We have always known that Cryptocurrency is the future of financial spending and tracking.However, after Tesla's $1.5 billion investment into Bitcoin, will this speed up the trajectory of Crypto being widely accepted a payment method?
What is Cryptocurrency and the benefits
Simply put, Cryptocurrency is a digital form of currency in which every transaction is documented in a digitalised ledger. This means that every occurrence between the use of these digital files (crypto) is securely recorded, allowing a whole transcript of how the crypto has been used and transferred.
The main benefit for Cryptocurrency is that not only does it use cryptography to store the information securely, but since cryptocurrencies are held under decentralised control, there is no one unit, group organisation that dictates the control over the currencies.
Another benefit is that it can be used in economies where the currency is experiencing hyperinflation, as well as a more secure method than a bank in these situations.
Cryptocurrency also allows a secure and faster transaction when payments are being made internationally.
Disadvantages of Cryptocurrency
Unlike standardised currencies, which is directly linked to the rise and decline of the economy, cryptocurrency has the potential for big fluctuations in its’ value. After all, Cryptocurrency is a method of transferring a value, which means it has the potential to be exponential and volatile.

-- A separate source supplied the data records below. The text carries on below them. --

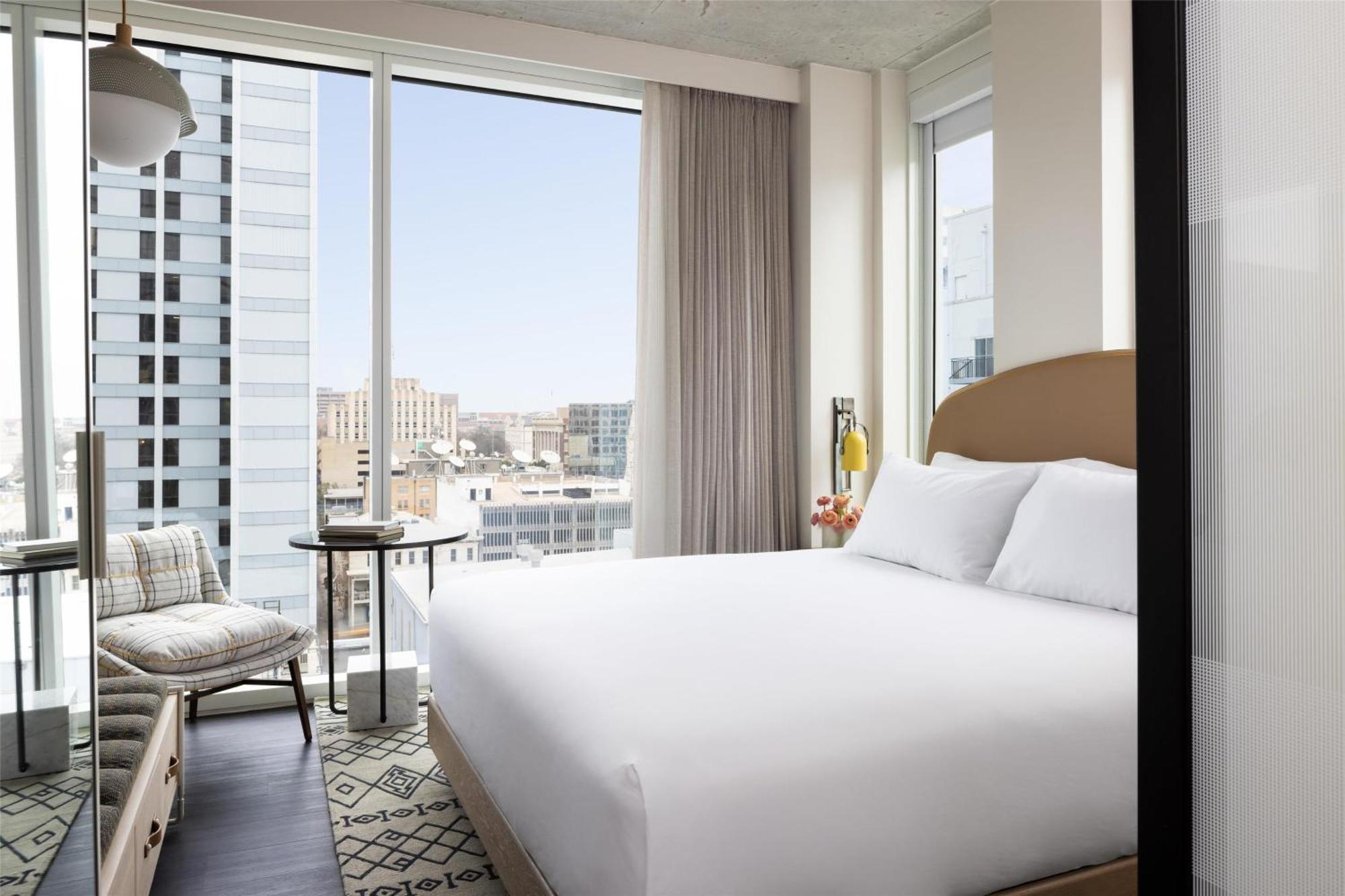 Corner King Room with City View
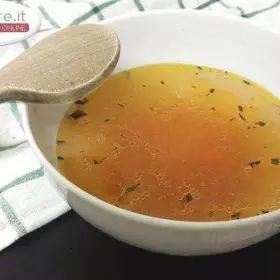 ½ lt di Brodo Vegetale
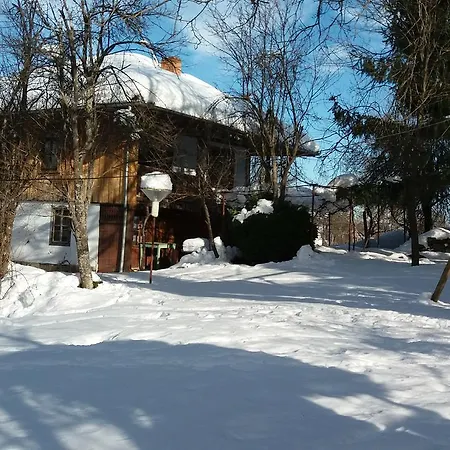 Мома Елена Ferienhaus *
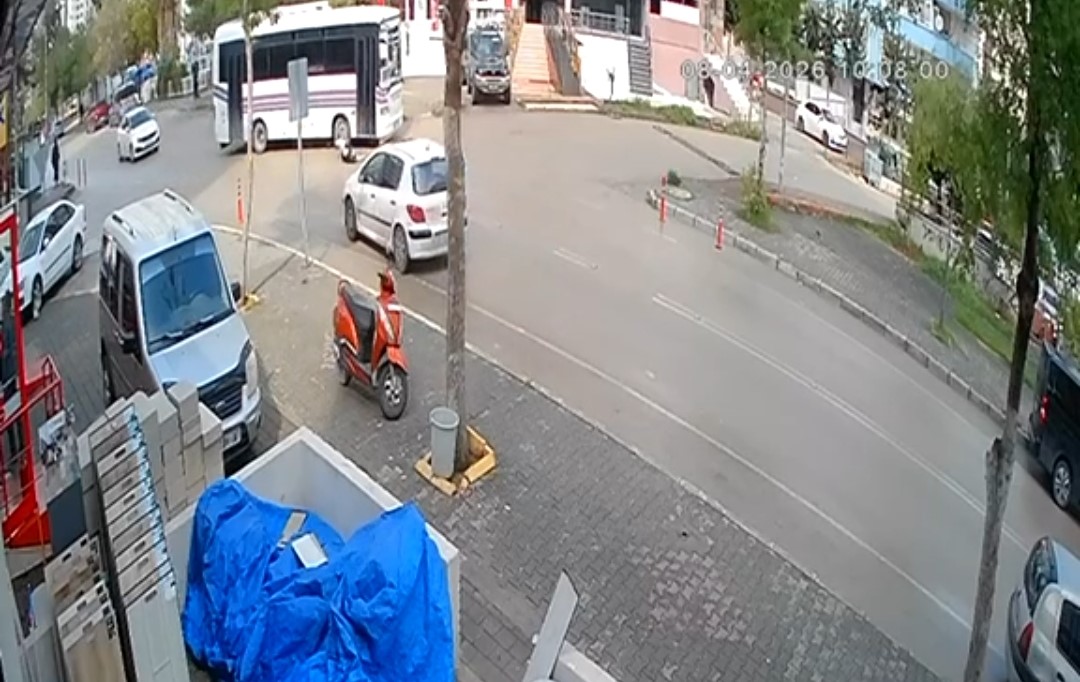 kapisi acik olan toplu tasima aracindan dusen adam agir yaralandi 2 q6yMnYO8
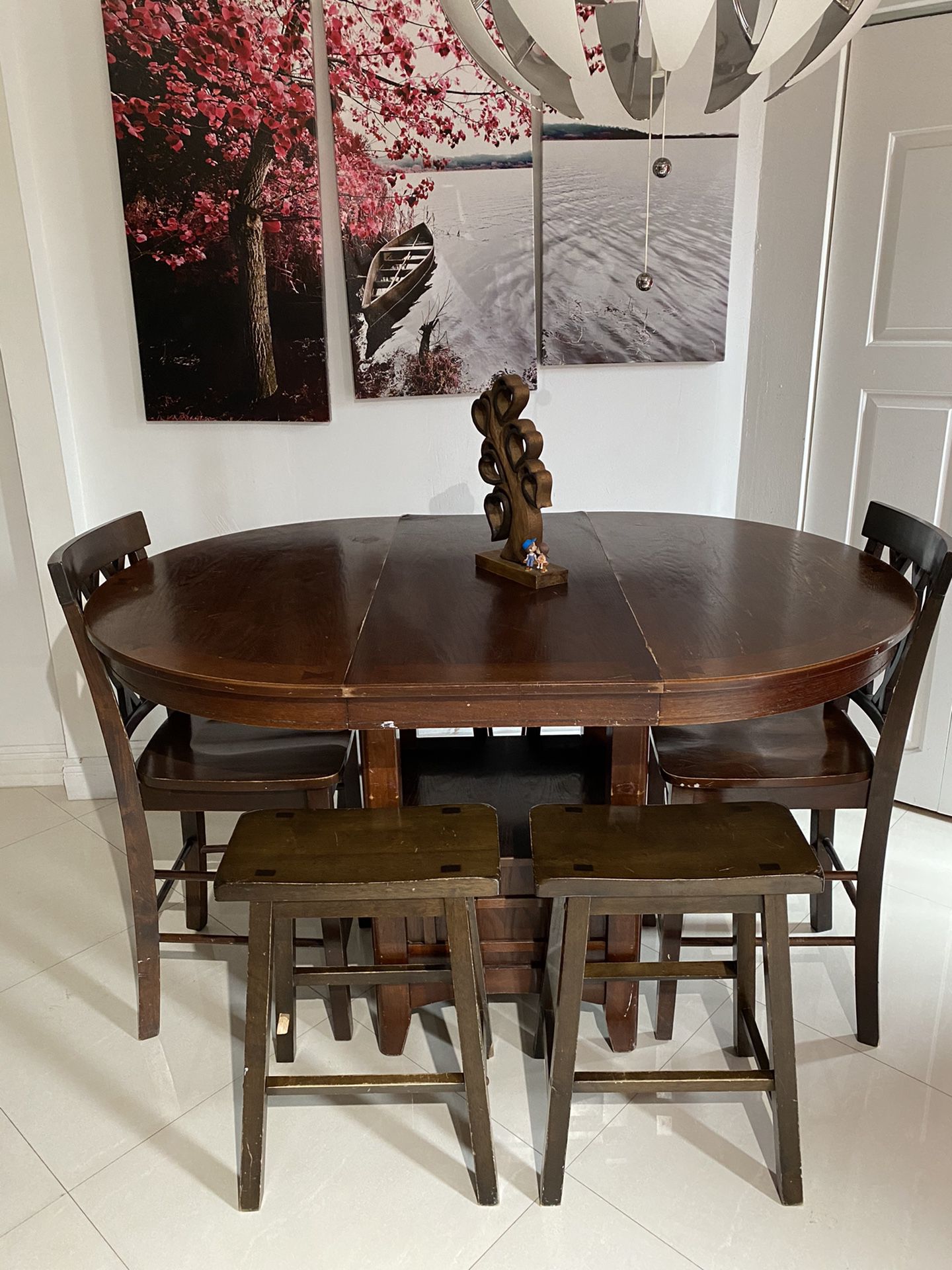 Wood two size table with 4 branches and 2 chairs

The reason for this is due to not only the demand of the Cryptocurrency but also the availability of those who can mine it. This is why Cryptocurrency isn’t widely accepted by mass organisations such as retail from a consumer perspective.
However, as society moves forward becoming more digitalised than ever, with a need for greater transparency, ownership and security, the move to widely using cryptocurrency, or integrating it within regular societal use, is closer than we think.